As Retirement Plans Vanish, Older Hispanics Face Poverty

Colombian Ruby Ruiz, in Queens (Photo by Mariela Lombard via El Diario)

At least three of every five Latino older adults in New York are extremely likely to live in poverty or financial hardship, mainly because they did not plan for their retirement (…).

Those were the findings revealed in a report recently published by AARP New York, which states that, of the 2 million workers between the ages of 50 and 60 living in New York, 41 percent are headed toward poverty. In Hispanic and African American communities, inequality is projected to be even worse.

“Nearly a million middle-class workers in New York State will have to learn to be poor because they will not have a retirement plan beyond social security,” said Theresa Ghilarducci, economics professor and director of the New School’s Retirement Equity Lab program, which created the report entitled “The Retirement Crisis in New York.” (…)

“We knew that retirement-related problems would arise as more employers stopped offering retirement plans, but this report is a disturbing revelation, particularly for the state’s residents of color,” said Beth Finkel, state director of AARP New York. (…)

The report also highlights that increasingly fewer Hispanic workers have access to savings options in their workplace compared to white workers. In the case of Hispanics, only 34 percent of jobs offer retirement options, the same as among Asians. Among white workers, the figure is 46 percent, and 42 percent among black workers. (…)

At 65, Colombian immigrant Ruby Ruiz is one of the faces of that life of poverty the report describes. Ruiz, who lives alone in a room in Queens, does not only admit that she did not save enough in the past, but that she never even thought of taking a retirement plan.

“When I was young, everything I earned went to helping my mom. I did not want her to lack anything and, honestly, I never imagined that my God would keep me alive this long and I did not prepare. Now, I am suffering, because I never imagined things would be this hard for me,” she said.

“At the age I am, moving from one home to the next is not easy. I continue working in whatever is available: cleaning, caring for children; I have even had to use a shovel in order to eat or pay the rent,” Ruiz added. The Cali native remembers volunteering in a senior home in her country when she was young, and now she fears that she will have a similar future.

“I do not like to bother anyone and although, thank God, I am still healthy and have no ailments, I know that I am not just going to stay like a pretty flower forever, so I have been looking into the Mother Teresa of Calcutta Home in the Bronx, so I can go there when I am not strong enough until it’s God’s will,” said the grandmother. (…)

“I tell my two children, who are still young: You need to save and plan things for the future.
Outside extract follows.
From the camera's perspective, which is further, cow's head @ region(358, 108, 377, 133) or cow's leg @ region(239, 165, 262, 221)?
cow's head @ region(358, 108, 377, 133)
You think you will never grow old and, look at me now; people look at you as if you were a burden, as if you smelled bad. In the last house where I was renting a room they even called me witch, just because I stayed indoors due to depression.”

(…) Cuban-born Alexandra Mayón, 72, who receives pension benefits totaling less than $19,000 per year, regrets not having taken more responsibility about her future.

“The worst part is not growing old but growing old poor and alone. Your skin gets all wrinkled, and you even get used to that but, without money, you end up in a room like me, sick, and not knowing if I will have enough to eat tomorrow or to pay the rent, or if I will have to move to a shelter and die like a dog,” said the former dance teacher, who asked the state and the city not to abandon its elderly. “They need to help us, give us more income programs, because we have contributed a lot to this country.”

This year, in an attempt to improve the prospect of retirement protections, Gov. Andrew Cuomo and the State Legislature approved the Secure Choice program, which will offer private companies currently not offering retirement plans the option to provide employees with individual retirement accounts in which an amount could be deducted from their paycheck.

Council member Rafael Espinal (…) said that, in addition to retirement plans, local authorities should also help seniors with housing and food.

“This is a situation we must correct. The city needs to plan how it is going to use affordable housing projects for seniors. And the City Council needs to continue helping community organizations working with seniors,” said Espinal.

If the outlook is worrying for older adults retiring with social security, things look much worse for those who are undocumented.

“My situation is even more unfair because I have worked very hard here, I have paid taxes, and I do not even have a right to a small pension. I will have no choice but to return to Peru next year and live there as a boarder in my own children’s house,” said María Céspedes, 61.